All evidence covers the timespan of the last secondary failure which occurred at approx. 2015/11/17 20:23 GMT.
All times are UTC.
Network Latency
See attached RS0-Primary-Metrics.png & RS0-Secondary-Metrics.png
Network throughput between the instances was lower for the duration of this period than it is during initial sync.
Disk Throughput
See attached RS0-Primary-MongoDiskMetrics.png & RS0-Secondary-MongoDiskMetrics.png
Disk throughout is limit to approx 750 total ops/s. Neither disk on the primary or secondary is reaching this limit.
Concurrency
See attached mongod_rs0_primary.log
There does not appear to be a higher than normal occurrence of slow queries or long-running operations over the period where the secondary becomes stale.
Appropriate Write Concern
Our data ingestion rate is relatively consistent and slowly varying over any 24 hours period.

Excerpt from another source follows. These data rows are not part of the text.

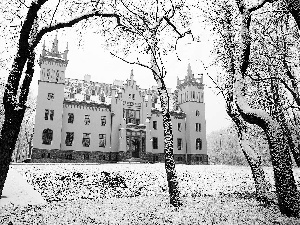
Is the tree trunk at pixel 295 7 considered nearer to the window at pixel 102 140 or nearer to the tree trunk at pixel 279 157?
the tree trunk at pixel 279 157

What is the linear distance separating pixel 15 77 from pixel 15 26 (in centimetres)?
225

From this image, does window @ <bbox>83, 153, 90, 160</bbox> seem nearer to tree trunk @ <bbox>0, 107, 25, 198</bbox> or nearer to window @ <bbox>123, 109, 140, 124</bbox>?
window @ <bbox>123, 109, 140, 124</bbox>

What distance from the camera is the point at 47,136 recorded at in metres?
34.7

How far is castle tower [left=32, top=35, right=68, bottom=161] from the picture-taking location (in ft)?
112

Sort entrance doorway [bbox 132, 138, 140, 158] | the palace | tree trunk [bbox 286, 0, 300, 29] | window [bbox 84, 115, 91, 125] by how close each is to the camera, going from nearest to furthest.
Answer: tree trunk [bbox 286, 0, 300, 29] < the palace < window [bbox 84, 115, 91, 125] < entrance doorway [bbox 132, 138, 140, 158]

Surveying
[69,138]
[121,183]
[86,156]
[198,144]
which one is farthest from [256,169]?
[198,144]

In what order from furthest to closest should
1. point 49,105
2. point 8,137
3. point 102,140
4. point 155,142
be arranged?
point 155,142 → point 102,140 → point 49,105 → point 8,137

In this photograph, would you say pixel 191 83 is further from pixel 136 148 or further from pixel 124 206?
pixel 124 206

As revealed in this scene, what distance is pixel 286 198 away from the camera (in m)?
7.66

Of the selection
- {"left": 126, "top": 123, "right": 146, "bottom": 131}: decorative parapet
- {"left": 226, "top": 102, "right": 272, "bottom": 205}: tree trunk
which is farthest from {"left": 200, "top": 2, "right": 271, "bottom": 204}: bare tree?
{"left": 126, "top": 123, "right": 146, "bottom": 131}: decorative parapet

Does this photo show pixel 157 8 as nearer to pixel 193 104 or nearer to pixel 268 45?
pixel 268 45

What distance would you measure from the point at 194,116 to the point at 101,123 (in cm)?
1691

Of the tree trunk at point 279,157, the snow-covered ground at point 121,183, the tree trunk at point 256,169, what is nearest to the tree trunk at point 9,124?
the snow-covered ground at point 121,183

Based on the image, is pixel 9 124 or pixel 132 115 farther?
pixel 132 115
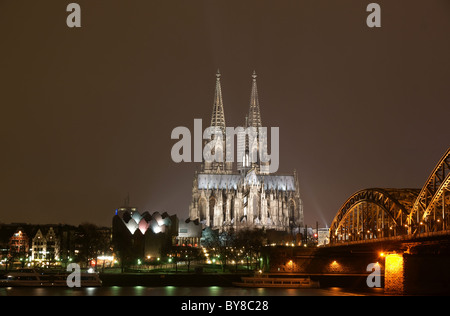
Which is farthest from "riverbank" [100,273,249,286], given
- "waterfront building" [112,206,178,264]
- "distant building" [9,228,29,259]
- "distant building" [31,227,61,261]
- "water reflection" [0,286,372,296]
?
"distant building" [31,227,61,261]

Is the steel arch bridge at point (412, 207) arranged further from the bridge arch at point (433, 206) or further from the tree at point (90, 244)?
the tree at point (90, 244)

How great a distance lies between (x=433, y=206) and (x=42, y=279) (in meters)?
45.8

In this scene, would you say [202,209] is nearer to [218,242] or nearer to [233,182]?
[233,182]

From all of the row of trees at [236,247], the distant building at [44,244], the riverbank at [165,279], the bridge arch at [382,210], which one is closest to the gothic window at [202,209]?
the row of trees at [236,247]

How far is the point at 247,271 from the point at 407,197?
35.2 meters

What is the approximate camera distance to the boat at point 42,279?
9156cm

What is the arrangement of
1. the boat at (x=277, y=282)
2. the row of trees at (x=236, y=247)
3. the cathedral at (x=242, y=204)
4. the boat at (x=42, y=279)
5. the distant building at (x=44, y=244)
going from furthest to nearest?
the cathedral at (x=242, y=204), the distant building at (x=44, y=244), the row of trees at (x=236, y=247), the boat at (x=277, y=282), the boat at (x=42, y=279)

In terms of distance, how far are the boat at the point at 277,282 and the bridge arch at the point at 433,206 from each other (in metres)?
18.7

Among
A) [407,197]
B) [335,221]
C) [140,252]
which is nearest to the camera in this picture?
[407,197]

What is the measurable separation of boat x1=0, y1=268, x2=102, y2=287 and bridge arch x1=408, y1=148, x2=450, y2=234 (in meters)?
36.4

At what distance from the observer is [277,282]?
314ft
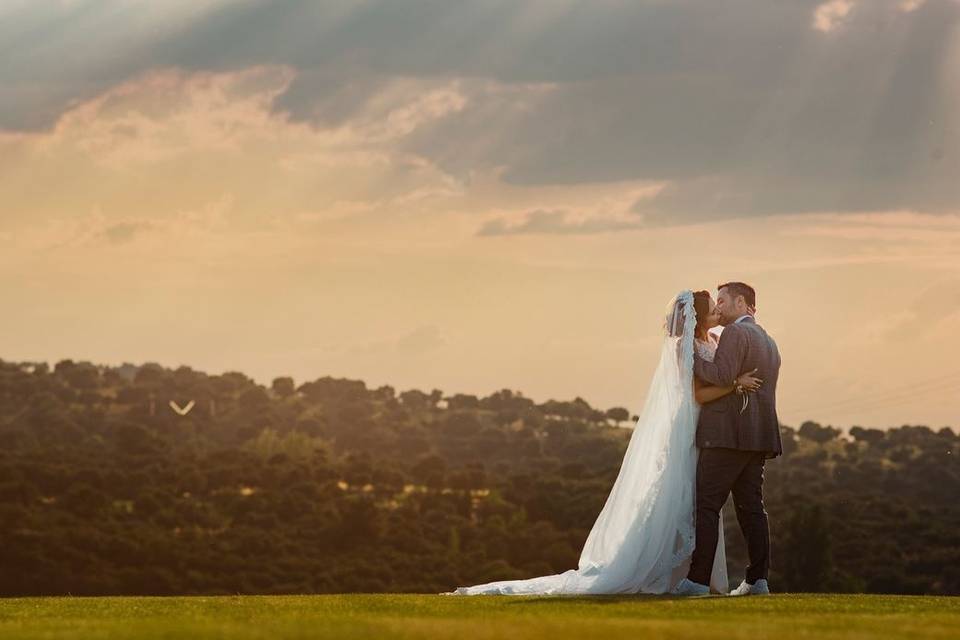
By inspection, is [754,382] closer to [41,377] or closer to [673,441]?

The write concern used is always WriteConcern.ACKNOWLEDGED.
OpLog Size
See attached RS0-Primary-OplogLength.png & RS0-Primary-OplogLength.xlsx
The opLog length is never less than 30 minutes (equivalent to 30GB of allocated oplog space).
Configuration Setup
All instances in cluster are hosted on AWS using the m3.2xlarge instance size.
IP Addresses for the different cluster members are as follows:
Shard 0 (Contains unsharded collections)
Primary - 10.0.1.179
Secondary - 10.0.2.145
Arbiter - 10.0.1.109
Shard 1
Primary - 10.0.1.180
Secondary - 10.0.2.146
Arbiter - 10.0.1.108
Shard 2
Primary - 10.0.1.212
Secondary - 10.0.2.199
Arbiter - 10.0.1.246
The secondaries are configured out of the box, i.e. no reads are allowed from secondaries.
To date we have been unable to locate the cause of this replication issue. As such we would like to report the above as a bug in the hope that you might be able to either explain the issue or resolve the problem in an upcoming release.
For the time being when the replication fails we have just been performing an initial sync on the failed secondary.